*Document extract*:
* * *
Appellant-plaintiff Judith Clemans ("Clemans") appeals from the denial by the Worker's Compensation Board ("the Board") of her claim under the Worker's Compensation Act ("the Act"),
Clemans presents a single restated issue for our review: whether the Board erred in concluding that she did not sustain an injury arising out of and in the course of her employment with Wishard.
2 and Procedural History 3
Clemans was a laboratory technician for Wishard and worked on the main level of Wishard's Regenstrief Building. She parked her car in an employee parking lot provided by Wishard known as the West Lot. Wilson Street, a public thoroughfare neither owned nor controlled by Wishard, runs between the Regenstrief Building and the West Lot. There are two paths that Wishard employees can take to access the West Lot from the Regenstrief Building: they can either exit the Regenstrief Building through its main level doors and cross Wilson Street directly; or they can go to the lower level of the Regenstrief Building, enter a tunnel that crosses beneath Wilson Street, exit the tunnel into an adjacent physician's parking lot, and from there walk to the West Lot. Wishard employees are not encouraged or required to use the tunnel to reach the West Lot, and means of access to the West Lot is left to the employee's discretion.
On the afternoon of April 9, 1998, Clemans completed her duties at Wishard, exited the Regenstrief Building on the main level, and began walking toward the West Lot. She was crossing Wilson Street outside the boundaries of its marked pedestrian crosswalk when she was struck by a car and injured.
1. It is ... found that the factual matters herein are not in dispute, the same having been stipulated to by the parties.
* * *
*Supplied material*:
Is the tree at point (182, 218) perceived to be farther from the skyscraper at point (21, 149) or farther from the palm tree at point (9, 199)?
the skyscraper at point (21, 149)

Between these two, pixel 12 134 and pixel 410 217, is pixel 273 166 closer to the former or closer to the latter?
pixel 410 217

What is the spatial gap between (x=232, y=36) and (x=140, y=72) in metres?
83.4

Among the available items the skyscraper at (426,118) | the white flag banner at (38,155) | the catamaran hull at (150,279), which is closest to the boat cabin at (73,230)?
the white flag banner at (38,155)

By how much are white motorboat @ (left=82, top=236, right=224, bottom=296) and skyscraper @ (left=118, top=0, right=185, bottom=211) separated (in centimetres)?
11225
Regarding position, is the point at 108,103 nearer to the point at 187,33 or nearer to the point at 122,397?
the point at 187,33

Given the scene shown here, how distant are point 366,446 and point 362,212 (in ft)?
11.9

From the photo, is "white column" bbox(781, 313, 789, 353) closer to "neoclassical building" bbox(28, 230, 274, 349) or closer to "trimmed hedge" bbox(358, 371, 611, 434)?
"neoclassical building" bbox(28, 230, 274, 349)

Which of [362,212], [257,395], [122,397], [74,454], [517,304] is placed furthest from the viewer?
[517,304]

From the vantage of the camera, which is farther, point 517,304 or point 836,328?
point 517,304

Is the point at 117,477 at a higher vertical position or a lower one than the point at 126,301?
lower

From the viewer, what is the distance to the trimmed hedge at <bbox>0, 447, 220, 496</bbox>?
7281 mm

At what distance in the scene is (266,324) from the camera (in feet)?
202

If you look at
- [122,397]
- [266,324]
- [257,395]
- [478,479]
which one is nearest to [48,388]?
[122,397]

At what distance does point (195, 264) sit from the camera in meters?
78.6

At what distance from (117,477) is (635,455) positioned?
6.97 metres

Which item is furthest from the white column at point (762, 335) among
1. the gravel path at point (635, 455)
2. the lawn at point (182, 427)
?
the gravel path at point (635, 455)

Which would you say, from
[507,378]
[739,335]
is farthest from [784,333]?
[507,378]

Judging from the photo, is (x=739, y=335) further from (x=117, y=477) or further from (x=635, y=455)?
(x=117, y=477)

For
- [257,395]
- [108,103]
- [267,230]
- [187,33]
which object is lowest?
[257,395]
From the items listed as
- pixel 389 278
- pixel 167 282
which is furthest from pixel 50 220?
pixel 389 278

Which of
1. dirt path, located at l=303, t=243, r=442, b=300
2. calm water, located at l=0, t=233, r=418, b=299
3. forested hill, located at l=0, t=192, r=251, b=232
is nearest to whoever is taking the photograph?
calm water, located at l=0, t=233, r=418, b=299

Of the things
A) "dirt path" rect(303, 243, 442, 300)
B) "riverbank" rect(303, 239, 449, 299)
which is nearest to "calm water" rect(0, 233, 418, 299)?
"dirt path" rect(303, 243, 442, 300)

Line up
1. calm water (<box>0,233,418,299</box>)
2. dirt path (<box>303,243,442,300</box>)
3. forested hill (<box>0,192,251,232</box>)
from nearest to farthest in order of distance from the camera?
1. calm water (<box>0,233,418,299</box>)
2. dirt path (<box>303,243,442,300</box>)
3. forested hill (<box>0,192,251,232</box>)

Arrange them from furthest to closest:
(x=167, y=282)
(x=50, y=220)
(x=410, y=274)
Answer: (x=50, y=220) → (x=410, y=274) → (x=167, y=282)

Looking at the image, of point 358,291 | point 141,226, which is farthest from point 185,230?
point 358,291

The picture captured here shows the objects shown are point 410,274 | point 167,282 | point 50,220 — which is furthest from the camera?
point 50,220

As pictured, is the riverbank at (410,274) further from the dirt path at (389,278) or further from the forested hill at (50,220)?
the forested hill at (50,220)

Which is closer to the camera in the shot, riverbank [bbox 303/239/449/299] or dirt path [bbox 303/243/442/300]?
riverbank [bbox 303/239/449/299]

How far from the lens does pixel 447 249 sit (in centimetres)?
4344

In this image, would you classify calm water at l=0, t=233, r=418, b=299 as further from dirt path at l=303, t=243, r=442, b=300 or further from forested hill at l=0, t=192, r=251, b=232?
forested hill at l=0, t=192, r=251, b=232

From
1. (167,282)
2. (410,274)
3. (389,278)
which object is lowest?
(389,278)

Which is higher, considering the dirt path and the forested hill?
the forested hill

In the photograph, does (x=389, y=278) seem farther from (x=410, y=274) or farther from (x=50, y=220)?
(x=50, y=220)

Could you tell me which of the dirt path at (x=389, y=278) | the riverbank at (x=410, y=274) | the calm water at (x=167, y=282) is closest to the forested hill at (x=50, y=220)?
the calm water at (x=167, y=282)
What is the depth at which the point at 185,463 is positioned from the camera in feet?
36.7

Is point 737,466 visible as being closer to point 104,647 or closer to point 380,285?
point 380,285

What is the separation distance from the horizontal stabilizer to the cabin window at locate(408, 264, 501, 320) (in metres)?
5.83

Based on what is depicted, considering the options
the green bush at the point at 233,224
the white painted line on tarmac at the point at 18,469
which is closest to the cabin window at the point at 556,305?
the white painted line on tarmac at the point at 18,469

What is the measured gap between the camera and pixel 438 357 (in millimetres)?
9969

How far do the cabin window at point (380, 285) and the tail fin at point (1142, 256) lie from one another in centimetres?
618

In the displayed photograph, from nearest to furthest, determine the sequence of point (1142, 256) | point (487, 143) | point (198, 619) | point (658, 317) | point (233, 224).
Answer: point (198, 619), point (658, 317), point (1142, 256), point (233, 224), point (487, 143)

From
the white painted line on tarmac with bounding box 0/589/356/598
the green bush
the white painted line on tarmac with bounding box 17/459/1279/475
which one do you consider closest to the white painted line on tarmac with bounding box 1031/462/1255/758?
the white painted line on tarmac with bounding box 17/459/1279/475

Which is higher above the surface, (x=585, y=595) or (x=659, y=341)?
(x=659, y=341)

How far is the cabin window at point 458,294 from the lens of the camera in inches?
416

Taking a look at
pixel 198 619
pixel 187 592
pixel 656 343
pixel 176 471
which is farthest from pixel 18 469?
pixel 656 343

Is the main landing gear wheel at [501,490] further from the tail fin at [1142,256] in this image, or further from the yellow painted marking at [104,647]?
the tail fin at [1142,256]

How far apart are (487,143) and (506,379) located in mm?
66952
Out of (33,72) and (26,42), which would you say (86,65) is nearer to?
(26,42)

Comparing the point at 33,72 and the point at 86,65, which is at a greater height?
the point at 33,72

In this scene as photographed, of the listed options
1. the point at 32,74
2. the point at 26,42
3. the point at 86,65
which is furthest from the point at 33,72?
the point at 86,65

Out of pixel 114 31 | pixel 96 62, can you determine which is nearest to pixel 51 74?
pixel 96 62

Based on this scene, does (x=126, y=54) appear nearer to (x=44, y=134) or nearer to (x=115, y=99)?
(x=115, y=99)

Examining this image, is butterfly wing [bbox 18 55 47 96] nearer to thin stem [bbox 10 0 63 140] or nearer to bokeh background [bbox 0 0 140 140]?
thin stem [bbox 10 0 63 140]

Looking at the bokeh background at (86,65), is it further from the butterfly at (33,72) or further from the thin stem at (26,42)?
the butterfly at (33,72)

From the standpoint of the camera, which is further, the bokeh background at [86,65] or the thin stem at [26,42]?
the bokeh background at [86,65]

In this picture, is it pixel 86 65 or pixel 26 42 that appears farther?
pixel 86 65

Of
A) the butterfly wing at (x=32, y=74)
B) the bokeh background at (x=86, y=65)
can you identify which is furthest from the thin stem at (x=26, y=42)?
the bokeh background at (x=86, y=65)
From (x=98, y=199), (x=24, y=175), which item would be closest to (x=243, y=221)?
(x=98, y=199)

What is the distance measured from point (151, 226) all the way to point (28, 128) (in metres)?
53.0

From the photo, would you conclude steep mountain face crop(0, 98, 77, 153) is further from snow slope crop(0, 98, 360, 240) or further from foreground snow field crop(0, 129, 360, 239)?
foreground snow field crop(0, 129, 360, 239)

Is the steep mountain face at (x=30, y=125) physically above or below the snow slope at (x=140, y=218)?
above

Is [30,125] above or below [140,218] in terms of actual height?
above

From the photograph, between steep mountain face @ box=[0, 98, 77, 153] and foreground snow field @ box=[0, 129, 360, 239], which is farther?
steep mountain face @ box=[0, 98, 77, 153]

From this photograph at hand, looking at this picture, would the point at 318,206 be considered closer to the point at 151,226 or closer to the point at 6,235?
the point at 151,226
* * *
*Brief 1*:
Check each statement against the court opinion excerpt. Answer yes or no for each, and quote the words from the opinion that decide it.
(a) Wishard owns Wilson Street.
(b) Clemans was outside the marked crosswalk when the car hit her.
(c) Wishard requires its employees to use the tunnel to reach the West Lot.
*Brief 2*: According to the court opinion excerpt, on what date was Clemans struck by a car?
*Brief 3*: Go on with the court opinion excerpt from the point where it stops.

*Expected answer 1*:
(a) No: "a public thoroughfare neither owned nor controlled by Wishard"
(b) Yes: "She was crossing Wilson Street outside the boundaries of its marked pedestrian crosswalk when she was struck by a car and injured."
(c) No: "Wishard employees are not encouraged or required to use the tunnel to reach the West Lot"

*Expected answer 2*: April 9, 1998.

*Expected answer 3*:
2. It is further found that based on such stipulated facts, the undersigned does conclude that the plaintiff did not suffer an accidental injury arising out of and in the course of her employment. This conclusion is based on the fact that the plaintiff was not on the premises of the defendant but in fact was on a public street not owned, controlled, or maintained by the defendant.
3. It is further found that the plaintiff was exposed to no special hazard greater than the public at large by the use of the public street and an alternate means of accessing the defendant's parking lot by way of a covered tunnel was available.
4. It is further found, therefore, that plaintiff shall take nothing by her application filed herein.
The full Board summarily affirmed the decision of the single hearing member on September 17, 1999, with four members of the Board concurring and three members dissenting.
Discussion and Decision
The Act provides compensation for employees who suffer injuries that occur "by accident arising out of and in the course of their employment." IND.CODE § 22-3-2-5. The determination of whether an injury arises out of and in the course of employment is fact-sensitive and depends upon the circumstances of each case. Construction Management and Design, Inc. v. Vanderweele, 660 N.E.2d 1046, 1049 (Ind.Ct.App.1996), trans. denied. However, if the facts pertinent to the question of liability are not in dispute, as here, the question becomes one of law for the courts to decide. Id. When reviewing a decision of the full Board, this court is not bound by the Board's interpretation of the law, and we will reverse a decision if the Board incorrectly interprets the Act. Duvall v. ICI Americas, Inc., 621 N.E.2d 1122, 1124 (Ind.Ct.App.1993). Nevertheless, we will pay due deference to the interpretation of a statute by the administrative agency charged with its enforcement in light of its expertise in its given area. Ballard v. Book Heating & Cooling, Inc., 696 N.E.2d 55, 56 (Ind.Ct.App.1998), trans. denied.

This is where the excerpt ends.